6. Let A = {2, 4, 6, 8}. Suppose B is a set with |B| = 5. (a) The smallest possible value of |A ∪ B| is 2. The largest possible value of |A ∪ B| is 8. (b) The smallest possible value of |A ∩ B| is

(a) The smallest possible value of |A ∪ B| is 5 and the largest possible value is 9. The smallest possible value occurs when all elements of B are also in A. In this case, all of B's five elements would already be accounted for in A's four elements, making the union of the two sets still four elements.

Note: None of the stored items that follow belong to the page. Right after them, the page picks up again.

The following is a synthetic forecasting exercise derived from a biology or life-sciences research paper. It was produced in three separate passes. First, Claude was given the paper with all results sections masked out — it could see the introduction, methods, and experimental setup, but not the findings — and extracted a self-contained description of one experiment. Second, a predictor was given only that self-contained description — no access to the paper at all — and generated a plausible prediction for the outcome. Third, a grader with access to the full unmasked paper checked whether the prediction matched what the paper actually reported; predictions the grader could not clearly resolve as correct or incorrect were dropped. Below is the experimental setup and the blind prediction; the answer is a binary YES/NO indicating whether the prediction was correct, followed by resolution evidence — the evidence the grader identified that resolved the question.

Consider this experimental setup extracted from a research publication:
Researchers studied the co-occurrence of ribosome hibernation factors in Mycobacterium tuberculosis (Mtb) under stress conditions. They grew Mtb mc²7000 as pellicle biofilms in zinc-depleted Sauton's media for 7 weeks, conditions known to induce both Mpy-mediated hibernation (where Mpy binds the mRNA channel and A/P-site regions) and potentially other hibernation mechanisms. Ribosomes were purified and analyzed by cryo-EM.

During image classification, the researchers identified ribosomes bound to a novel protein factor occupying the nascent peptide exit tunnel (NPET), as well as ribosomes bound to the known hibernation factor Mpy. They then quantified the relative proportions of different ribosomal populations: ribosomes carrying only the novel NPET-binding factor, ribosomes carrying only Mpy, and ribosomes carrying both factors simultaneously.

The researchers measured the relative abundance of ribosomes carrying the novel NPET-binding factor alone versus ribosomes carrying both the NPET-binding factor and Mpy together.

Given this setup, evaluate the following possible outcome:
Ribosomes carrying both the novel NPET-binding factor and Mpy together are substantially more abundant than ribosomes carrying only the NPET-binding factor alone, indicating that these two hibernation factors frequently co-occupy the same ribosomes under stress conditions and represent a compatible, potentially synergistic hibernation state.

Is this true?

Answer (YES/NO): NO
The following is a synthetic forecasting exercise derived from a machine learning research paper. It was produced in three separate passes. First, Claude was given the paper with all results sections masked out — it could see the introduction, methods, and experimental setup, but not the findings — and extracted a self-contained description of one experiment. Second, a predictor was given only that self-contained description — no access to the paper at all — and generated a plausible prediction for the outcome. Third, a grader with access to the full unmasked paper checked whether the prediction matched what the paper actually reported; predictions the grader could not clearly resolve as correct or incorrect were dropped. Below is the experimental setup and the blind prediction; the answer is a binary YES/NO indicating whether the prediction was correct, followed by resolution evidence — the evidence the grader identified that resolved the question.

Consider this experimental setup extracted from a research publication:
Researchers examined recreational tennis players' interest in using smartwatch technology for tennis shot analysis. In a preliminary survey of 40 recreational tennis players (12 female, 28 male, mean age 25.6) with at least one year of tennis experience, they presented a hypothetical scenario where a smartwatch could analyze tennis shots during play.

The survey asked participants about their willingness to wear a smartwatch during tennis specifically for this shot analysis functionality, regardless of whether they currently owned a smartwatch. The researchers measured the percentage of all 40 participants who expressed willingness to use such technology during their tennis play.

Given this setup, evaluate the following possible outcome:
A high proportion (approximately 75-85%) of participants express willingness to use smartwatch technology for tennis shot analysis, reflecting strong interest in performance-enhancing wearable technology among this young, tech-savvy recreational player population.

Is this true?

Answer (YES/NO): NO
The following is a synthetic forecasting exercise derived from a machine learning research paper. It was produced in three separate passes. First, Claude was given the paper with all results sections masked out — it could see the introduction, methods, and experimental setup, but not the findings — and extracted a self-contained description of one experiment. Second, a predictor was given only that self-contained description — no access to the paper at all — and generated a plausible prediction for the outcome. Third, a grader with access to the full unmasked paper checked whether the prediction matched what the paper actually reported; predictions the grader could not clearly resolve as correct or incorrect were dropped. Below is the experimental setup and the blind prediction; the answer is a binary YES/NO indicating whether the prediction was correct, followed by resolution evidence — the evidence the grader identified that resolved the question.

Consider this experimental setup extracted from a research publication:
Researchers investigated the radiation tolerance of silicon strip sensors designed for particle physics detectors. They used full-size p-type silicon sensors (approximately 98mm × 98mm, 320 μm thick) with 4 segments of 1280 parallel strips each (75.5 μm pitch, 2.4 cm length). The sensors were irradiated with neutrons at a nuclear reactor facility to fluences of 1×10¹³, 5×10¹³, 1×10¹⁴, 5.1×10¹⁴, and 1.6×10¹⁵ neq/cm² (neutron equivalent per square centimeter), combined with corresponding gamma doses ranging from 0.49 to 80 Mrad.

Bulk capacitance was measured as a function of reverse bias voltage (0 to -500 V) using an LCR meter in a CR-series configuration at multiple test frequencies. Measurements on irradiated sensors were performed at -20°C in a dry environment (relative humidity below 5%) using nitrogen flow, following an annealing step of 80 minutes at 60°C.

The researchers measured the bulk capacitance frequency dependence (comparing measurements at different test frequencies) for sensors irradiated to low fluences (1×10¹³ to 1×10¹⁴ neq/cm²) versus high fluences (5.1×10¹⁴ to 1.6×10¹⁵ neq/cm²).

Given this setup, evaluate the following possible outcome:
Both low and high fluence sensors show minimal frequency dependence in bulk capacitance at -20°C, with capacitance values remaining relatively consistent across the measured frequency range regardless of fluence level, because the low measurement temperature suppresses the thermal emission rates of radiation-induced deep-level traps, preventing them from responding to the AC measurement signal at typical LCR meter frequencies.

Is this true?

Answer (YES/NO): NO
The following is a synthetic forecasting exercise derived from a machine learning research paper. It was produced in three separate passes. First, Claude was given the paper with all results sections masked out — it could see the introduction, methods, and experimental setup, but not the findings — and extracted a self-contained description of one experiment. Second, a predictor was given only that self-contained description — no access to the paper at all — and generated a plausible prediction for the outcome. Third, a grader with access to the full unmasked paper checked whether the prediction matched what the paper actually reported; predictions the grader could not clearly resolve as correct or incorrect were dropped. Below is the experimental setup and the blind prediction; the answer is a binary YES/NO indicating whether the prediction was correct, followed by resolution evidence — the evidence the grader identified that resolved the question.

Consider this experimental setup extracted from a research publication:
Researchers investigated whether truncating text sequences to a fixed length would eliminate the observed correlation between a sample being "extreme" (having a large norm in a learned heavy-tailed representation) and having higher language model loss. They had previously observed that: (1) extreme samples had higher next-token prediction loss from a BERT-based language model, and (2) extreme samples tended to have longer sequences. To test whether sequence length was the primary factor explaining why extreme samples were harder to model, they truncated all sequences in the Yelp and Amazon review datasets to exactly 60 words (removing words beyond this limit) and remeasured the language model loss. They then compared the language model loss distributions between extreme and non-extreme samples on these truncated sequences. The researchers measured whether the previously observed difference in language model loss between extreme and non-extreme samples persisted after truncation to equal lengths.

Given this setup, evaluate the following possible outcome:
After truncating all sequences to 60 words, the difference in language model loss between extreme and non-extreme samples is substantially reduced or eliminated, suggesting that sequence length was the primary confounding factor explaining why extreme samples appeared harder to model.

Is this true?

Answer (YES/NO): YES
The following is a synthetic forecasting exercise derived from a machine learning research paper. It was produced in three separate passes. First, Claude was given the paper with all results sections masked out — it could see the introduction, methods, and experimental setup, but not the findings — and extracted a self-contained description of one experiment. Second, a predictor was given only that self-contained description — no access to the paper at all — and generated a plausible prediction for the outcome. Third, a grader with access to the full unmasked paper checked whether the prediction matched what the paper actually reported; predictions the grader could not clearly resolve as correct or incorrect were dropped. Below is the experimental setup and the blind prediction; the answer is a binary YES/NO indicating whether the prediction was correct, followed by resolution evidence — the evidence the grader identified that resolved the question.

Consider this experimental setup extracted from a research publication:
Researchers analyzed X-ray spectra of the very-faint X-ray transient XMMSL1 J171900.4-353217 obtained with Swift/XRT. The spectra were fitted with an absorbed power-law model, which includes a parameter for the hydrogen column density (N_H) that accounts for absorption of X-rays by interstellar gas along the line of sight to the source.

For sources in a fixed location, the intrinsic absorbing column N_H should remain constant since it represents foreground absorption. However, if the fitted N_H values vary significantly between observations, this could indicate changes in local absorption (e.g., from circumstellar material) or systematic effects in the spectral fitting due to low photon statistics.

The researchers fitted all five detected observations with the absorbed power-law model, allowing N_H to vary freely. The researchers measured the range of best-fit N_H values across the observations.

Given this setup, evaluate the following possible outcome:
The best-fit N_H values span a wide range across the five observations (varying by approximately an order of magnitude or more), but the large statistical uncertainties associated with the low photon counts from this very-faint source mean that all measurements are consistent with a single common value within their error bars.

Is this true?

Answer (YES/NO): NO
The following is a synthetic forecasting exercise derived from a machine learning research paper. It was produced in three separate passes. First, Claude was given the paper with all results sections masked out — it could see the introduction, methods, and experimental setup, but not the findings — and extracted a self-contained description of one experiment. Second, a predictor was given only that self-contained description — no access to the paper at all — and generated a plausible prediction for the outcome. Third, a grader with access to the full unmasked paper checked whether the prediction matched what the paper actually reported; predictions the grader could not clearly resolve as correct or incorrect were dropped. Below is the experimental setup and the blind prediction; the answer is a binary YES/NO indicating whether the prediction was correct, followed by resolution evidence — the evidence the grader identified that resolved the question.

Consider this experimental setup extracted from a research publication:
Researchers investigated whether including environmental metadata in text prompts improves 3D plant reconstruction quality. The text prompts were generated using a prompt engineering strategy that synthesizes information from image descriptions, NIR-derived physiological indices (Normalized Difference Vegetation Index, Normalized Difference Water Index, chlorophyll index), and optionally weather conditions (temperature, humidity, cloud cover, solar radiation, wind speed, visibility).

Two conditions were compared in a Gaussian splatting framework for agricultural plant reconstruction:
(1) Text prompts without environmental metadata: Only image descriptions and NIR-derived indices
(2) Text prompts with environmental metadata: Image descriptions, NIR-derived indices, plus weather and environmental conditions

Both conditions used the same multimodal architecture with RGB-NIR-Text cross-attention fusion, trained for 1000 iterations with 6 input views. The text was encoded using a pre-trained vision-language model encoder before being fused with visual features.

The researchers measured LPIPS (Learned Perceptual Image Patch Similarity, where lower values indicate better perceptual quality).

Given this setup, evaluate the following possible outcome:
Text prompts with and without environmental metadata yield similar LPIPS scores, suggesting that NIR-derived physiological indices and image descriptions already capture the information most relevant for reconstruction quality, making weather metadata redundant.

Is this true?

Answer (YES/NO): NO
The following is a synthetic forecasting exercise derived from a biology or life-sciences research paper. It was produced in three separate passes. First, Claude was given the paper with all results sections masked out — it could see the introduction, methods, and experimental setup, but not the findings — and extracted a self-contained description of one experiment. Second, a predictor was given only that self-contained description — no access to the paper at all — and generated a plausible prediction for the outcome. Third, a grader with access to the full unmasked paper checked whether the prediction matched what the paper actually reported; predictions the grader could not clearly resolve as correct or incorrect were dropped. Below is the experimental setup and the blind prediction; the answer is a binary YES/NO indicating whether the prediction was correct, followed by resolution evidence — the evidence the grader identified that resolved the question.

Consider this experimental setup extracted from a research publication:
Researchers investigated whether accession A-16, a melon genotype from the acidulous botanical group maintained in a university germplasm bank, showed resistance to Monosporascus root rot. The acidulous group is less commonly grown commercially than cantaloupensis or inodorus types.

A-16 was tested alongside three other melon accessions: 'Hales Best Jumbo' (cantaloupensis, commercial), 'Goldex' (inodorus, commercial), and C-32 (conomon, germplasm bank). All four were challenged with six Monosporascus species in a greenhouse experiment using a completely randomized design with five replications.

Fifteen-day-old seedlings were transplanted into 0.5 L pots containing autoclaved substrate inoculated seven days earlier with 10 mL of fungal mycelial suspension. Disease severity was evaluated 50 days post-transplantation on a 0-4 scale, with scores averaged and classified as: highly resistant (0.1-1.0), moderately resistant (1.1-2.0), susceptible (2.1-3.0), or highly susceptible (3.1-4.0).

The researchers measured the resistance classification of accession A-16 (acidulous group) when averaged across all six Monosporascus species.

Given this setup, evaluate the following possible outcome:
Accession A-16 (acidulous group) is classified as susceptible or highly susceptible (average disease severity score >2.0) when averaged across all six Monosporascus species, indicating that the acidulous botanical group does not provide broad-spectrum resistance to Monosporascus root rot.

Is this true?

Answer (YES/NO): NO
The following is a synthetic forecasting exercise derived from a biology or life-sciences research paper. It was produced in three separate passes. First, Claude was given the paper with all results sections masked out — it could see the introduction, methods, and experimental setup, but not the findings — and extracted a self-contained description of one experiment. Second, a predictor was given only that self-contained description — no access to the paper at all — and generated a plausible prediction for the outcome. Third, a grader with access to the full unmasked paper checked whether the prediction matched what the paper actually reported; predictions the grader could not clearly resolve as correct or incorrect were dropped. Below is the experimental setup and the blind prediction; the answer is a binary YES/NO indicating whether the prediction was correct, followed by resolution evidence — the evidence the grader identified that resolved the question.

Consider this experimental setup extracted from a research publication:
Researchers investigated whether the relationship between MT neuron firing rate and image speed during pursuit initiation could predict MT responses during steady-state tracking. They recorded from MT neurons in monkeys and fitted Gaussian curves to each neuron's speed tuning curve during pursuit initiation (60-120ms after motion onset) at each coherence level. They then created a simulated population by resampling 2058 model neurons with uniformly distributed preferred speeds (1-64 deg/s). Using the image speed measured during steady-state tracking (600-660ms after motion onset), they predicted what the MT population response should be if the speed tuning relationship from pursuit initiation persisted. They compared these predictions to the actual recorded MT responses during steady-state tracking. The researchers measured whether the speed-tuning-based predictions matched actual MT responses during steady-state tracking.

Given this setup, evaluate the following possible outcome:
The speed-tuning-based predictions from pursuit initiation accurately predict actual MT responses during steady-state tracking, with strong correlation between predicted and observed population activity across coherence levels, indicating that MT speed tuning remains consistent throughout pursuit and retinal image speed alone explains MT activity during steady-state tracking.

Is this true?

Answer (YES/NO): NO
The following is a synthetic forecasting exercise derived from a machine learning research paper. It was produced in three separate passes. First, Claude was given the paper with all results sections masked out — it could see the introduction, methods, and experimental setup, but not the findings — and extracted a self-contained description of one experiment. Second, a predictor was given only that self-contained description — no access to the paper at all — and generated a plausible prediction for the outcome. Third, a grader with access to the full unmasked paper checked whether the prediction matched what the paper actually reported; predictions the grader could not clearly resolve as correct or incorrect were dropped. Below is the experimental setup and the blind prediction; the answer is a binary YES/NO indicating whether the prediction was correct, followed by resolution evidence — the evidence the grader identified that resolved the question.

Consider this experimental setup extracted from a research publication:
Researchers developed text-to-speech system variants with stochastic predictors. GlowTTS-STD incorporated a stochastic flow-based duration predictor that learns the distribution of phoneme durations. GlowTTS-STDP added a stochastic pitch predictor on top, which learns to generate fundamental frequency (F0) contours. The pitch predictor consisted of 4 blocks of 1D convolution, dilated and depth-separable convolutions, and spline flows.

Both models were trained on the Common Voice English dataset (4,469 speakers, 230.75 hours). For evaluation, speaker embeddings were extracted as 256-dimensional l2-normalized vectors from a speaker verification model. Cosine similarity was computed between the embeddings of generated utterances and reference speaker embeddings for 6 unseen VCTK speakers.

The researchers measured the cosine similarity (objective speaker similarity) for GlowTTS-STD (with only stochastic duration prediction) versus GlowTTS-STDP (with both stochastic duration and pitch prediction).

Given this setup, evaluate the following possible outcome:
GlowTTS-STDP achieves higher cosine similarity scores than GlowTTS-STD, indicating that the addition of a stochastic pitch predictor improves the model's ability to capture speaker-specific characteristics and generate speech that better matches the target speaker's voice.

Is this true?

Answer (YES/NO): NO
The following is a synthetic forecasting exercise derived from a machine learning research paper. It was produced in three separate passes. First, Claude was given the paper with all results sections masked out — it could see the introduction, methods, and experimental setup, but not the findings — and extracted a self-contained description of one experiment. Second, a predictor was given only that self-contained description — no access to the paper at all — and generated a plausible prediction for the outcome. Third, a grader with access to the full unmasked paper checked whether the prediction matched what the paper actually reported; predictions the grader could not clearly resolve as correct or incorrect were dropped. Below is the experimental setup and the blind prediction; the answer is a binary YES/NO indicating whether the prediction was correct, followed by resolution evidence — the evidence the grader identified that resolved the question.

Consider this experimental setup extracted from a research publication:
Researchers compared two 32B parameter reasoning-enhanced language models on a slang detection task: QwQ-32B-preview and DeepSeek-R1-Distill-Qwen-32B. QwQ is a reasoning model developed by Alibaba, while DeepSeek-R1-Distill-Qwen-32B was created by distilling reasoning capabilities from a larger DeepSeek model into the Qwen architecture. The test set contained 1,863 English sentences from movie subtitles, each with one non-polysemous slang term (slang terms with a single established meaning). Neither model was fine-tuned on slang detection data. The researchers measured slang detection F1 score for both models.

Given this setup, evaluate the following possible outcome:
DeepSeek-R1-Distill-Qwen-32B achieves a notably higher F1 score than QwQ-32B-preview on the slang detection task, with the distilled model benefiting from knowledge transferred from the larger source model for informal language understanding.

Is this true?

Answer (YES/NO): YES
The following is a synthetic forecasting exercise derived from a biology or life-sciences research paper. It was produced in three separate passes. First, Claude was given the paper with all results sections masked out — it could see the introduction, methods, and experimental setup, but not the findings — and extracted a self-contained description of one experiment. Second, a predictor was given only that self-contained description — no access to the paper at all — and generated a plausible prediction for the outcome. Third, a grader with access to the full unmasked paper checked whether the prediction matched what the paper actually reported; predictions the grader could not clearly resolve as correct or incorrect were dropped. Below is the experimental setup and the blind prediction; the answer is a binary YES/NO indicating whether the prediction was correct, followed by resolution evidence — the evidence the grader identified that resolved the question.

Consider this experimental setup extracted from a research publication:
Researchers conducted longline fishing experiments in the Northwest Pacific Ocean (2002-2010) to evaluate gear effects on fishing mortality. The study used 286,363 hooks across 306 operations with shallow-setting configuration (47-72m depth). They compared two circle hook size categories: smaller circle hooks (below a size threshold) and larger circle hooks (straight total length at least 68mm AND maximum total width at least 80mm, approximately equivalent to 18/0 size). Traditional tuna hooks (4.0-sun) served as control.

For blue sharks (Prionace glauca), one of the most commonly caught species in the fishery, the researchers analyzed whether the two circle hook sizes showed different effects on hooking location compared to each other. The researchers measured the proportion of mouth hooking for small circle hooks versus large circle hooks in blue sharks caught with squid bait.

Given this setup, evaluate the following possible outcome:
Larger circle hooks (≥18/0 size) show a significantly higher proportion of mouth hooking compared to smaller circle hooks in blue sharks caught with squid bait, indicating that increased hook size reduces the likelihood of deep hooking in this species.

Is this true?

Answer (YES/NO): NO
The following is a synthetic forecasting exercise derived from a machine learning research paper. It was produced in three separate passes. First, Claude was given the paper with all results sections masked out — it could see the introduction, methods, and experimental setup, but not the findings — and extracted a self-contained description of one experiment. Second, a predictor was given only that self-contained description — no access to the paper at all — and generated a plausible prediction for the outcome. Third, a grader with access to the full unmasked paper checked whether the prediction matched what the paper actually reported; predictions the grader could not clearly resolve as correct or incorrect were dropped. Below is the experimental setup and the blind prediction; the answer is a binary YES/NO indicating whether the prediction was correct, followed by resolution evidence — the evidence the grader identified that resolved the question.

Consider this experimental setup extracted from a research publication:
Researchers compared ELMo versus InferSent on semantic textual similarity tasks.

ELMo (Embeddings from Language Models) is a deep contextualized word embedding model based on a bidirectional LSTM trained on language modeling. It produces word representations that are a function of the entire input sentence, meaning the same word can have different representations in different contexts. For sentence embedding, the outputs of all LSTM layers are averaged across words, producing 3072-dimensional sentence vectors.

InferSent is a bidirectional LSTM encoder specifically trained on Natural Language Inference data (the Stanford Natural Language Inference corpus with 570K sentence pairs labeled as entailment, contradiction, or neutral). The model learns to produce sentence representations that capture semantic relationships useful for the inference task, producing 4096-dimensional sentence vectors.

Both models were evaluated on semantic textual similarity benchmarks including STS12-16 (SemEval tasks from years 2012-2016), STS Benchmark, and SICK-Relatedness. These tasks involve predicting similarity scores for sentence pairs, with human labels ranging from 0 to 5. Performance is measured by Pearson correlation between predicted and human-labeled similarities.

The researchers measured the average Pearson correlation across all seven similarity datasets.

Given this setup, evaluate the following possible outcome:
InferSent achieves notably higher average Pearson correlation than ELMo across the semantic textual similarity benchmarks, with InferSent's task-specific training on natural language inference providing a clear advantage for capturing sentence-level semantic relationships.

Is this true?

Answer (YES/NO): YES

The largest possible value happens when no elements of B are the same as in A. That means you would count all four of A's elements and all five of B's elements, making a total of nine elements in the union. (b) The smallest possible value of |A ∩ B| is 0 and the largest possible value is 4. The smallest possible value occurs when there are no common elements in A and B, hence the intersection of the two sets would be an empty set, making it 0. The largest possible value occurs when all elements of A are also in B. In this case, the intersection of the two sets would contain all four elements from A. (c) The smallest possible value of |A × B| is 20 and the largest possible value is also 20. The reason why it doesn't change is because the Cartesian product (×) gives a set of all possible ordered pairs, where the first element is from A and second element is from B. Since A has 4 elements and B has 5, the total will always be 4*5 = 20, regardless of the individual elements in each set.

a) The smallest possible value of |A ∪ B| is 7, because no matter what elements are contained in B, it will always add at least one new element to A. The largest possible value of |A ∪ B| is 9, since at most, four elements of B can be used to supplement A without any being repeated. b) The smallest possible value of |A ∩ B| is 0, because no matter what elements are contained in B, there is always the possibility that none of them are elements of A. The largest possible value of |A ∩ B| is 4, since at most, all four elements of A can be contained in B without any repetition occuring. c) The smallest possible value of |A × B| is 0, because no matter what elements are contained in B, there is always the possibility that none of them are related to any elements of A. The largest possible value of |A × B| is 20, since at most, all four elements of A can be related to each of the five elements in B without any repetition occuring.